**Text passage**

In your sympathy with mere audacity and preference for deeds over words, you miss a point in defence of your imprisoned friends,— to wit, that they are men of too much sense for it to be supposed that they conspired for the throwing of a single bomb without following up its effect. Even if reckless of the danger to which it exposed their friends among the crowd, they could not expect the police to be passive, nor that they would be exterminated at one blow; neither could they regard the police as more than mercenary tools whose places could and would be supplied by the thousand and whose force would be increased after provocation with ineffectual resistance. They would consider the probable tendency of any given act, towards the advancement of their social influence, or contrariwise, and reflect that public opinion always sides with success against failure, not looking to motives.

Speculative historians may argue that every act whatever, in a given series, conduced either directly or indirectly to the foregone and fatal conclusion; but before we know this conclusion acts are judged in reference to their proximate consequences.

Another point: Nihilist measures require secresy and avoidance of notoriety by the chiefs. These will then eschew the roscrum, and the two roles of propagandism by the word and by the deed will be confided to different persons, the latter unknown to the former. The intelligent few cannot afford to make mistakes and alienate their friends, like Knights of Labor. Every ball must strike its mark, and that a shining mark.

Edgeworth.

Malthus’s “Main Principle.”

To the Editor of Liberty:

Having read Miss Kelly’s reply to my letter on Malthus, I fail to see that she has noticed my statement of his doctrine. The ignoratio elenchi is always the argument of prejudice. I said, the fundamental propositions of Malthus — the “main principle,” as he called them, which he always distinguished from mere obiter dicta, though Ingram and other authors of popular misinformation may not, are as follows: “Population tends to inciease faster than the means of subsistence. But, of course, it cannot outrun them, except for a very short time during actual famine. The checks which reduce it to equality with them are either positive, which increase the proportion of deaths, or preventive, which diminish the proportion of births. Whatever one of these gains is at the expanse of the other.”

Now, I should like Miss Kelly, who justly says we have not given the subject one-twentieth part the attention it requires, to answer these questions. Can she deny that this is a succinct and correct statement of Malthus’s “main principle”? Can she find any flaw in the argument itself? If not, does not it involve certain important consequences, among them these,— that high mortality does not diminish a population while the food supply remains constant; that fecundity does not replenish a country while the food supply remains constant; that the old ideas about the duty of propagating the species, and the danger of nations becoming extinct, are great mistakes; that early marriage and rapid increase are not, as a rule, to be recommended; that marriage and maternity are not the great duties to which women ought to subordinate everything else; that there must (in the absence of preventive checks) arise, from time to time, a “struggle for existence” (Malthus’s own phrase), in which every peculiarity, individual, national, or special, which favors any competitor must be preserved and intensified by natural selection? Now, if Miss Kelly has to answer these questions in the manner their form suggests, I do not see how she can deny that Malthus was an epoch-making discoverer. There is much in her letter that I could answer, but it rofers to side issues. I keep myself, and would like to keep her, to the “main principle.” which is what I wrote about in the first place.

**Raw data**

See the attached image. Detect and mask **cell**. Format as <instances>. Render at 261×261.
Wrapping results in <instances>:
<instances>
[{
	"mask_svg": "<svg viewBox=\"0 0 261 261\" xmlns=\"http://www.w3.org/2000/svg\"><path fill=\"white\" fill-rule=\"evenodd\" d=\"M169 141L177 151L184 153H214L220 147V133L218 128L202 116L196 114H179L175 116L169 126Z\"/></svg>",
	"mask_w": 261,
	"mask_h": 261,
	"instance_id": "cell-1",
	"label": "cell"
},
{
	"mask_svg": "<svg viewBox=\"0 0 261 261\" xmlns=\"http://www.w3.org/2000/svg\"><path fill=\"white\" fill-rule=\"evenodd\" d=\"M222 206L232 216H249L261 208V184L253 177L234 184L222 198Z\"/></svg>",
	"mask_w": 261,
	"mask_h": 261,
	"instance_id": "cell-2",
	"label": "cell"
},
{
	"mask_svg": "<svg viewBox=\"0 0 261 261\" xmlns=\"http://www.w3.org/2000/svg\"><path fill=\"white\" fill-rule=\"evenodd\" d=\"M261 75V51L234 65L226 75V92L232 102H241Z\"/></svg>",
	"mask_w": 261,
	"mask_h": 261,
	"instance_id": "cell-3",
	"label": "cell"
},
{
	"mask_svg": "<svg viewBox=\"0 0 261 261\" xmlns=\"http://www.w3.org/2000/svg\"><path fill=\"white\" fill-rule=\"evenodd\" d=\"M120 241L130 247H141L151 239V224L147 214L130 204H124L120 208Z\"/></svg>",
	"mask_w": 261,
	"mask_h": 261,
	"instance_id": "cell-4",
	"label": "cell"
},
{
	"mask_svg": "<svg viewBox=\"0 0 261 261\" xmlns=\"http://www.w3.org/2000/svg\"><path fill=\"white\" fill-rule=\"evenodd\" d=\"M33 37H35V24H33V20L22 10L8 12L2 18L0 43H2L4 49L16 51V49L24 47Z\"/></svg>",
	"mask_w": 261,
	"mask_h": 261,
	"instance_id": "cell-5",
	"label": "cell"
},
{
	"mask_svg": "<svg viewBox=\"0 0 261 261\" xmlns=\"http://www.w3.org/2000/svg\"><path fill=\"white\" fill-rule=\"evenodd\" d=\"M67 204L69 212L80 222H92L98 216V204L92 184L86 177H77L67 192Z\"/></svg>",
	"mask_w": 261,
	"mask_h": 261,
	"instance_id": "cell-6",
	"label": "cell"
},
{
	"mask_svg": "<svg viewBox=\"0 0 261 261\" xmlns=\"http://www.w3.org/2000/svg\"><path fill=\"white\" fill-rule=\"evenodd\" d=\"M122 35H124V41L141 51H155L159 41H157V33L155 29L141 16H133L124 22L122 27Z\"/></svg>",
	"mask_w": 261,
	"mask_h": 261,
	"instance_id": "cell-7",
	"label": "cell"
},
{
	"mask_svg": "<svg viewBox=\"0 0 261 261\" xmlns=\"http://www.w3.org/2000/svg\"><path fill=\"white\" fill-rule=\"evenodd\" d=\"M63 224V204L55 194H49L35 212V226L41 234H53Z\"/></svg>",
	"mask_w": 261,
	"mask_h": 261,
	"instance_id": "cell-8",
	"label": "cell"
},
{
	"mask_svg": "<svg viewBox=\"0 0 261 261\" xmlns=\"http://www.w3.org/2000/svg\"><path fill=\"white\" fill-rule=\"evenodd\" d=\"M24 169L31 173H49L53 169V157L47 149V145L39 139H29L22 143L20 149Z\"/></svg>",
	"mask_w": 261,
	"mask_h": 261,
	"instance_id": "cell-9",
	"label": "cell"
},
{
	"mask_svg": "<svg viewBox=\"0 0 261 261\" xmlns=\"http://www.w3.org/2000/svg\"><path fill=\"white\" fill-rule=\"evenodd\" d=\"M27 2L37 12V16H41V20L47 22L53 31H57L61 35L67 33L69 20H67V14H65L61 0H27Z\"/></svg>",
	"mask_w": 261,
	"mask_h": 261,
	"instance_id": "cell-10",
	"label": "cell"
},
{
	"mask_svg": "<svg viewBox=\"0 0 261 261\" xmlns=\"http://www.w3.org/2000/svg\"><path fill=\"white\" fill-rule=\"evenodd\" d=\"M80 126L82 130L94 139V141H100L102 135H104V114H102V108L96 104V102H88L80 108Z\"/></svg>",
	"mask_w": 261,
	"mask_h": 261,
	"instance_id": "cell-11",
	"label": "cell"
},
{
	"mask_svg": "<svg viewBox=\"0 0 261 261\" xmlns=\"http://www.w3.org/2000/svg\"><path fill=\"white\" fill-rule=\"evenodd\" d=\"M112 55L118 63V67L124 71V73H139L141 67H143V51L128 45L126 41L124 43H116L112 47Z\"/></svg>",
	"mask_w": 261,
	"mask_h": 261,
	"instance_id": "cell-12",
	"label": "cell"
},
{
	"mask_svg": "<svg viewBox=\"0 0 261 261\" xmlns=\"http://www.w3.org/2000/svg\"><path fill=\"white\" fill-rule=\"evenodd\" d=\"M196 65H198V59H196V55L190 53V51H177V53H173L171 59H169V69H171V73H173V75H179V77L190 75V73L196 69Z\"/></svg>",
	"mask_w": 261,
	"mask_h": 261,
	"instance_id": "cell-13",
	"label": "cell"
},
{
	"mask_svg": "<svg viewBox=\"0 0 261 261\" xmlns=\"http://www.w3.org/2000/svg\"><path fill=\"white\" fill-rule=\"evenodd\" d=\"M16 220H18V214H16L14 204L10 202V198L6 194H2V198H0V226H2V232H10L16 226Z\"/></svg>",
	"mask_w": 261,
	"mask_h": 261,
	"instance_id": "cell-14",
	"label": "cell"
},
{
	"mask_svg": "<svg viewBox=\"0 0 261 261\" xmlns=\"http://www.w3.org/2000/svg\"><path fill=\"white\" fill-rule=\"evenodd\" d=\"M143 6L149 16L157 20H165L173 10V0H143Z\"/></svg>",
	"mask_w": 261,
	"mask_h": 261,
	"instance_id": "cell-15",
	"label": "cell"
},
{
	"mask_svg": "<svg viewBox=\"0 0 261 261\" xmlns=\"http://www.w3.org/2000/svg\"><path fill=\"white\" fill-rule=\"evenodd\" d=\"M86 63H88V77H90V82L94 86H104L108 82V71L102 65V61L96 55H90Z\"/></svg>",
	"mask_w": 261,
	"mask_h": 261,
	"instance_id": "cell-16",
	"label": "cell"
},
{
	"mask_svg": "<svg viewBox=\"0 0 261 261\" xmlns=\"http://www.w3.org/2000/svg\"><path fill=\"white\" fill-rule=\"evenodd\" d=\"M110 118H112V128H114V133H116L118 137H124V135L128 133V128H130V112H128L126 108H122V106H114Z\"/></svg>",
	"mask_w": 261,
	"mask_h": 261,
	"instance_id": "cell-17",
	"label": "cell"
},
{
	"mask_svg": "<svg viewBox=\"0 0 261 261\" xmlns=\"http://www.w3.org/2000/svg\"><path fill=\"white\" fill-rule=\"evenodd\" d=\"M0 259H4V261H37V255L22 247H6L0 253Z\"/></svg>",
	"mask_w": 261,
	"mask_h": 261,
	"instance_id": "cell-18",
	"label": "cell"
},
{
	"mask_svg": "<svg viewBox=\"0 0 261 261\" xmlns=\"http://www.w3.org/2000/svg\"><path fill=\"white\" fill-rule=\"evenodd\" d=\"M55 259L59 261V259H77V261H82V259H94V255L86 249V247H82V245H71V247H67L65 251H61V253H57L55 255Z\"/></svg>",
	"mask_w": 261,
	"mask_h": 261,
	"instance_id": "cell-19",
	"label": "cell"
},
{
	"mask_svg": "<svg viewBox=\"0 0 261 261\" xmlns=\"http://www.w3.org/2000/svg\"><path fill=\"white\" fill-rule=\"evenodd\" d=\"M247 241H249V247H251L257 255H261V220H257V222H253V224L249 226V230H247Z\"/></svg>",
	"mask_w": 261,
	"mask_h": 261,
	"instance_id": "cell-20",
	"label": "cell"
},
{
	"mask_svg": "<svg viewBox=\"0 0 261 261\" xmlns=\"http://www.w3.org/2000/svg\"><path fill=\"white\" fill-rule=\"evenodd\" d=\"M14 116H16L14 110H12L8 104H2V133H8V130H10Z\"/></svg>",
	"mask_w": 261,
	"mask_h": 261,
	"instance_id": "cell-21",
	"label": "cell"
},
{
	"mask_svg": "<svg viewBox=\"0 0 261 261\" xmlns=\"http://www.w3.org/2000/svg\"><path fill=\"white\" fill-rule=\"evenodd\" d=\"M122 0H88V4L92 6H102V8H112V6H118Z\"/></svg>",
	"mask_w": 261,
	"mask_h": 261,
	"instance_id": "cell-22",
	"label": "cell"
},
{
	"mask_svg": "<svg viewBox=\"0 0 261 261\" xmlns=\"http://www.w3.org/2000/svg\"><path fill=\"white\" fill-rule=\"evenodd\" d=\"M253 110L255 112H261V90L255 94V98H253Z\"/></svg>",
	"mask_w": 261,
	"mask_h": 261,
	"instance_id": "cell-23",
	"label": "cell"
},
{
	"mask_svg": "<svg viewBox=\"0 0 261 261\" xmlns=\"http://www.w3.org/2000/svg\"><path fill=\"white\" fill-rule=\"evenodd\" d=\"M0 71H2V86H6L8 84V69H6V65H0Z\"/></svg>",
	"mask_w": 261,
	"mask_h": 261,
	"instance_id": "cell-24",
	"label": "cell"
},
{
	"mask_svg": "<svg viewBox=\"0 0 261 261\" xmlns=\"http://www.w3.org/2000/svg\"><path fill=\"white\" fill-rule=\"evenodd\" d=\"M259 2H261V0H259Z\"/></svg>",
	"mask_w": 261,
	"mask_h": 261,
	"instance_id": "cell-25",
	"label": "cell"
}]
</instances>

**Job**
Using the two letters, decide whether each statement agrees with them: (a) the writer on Malthus says Miss Kelly responded to his statement of Malthus's doctrine; (b) "struggle for existence" is a phrase Malthus used himself; (c) the Edgeworth letter says the imprisoned men could expect the police to be wiped out in one blow. Answer each with yes or no, and quote the words of the letters that decide it. The records aren't needed here.

**Result for this task**
(a) No: "I fail to see that she has noticed my statement of his doctrine."
(b) Yes: "Malthus’s own phrase"
(c) No: "they could not expect the police to be passive, nor that they would be exterminated at one blow"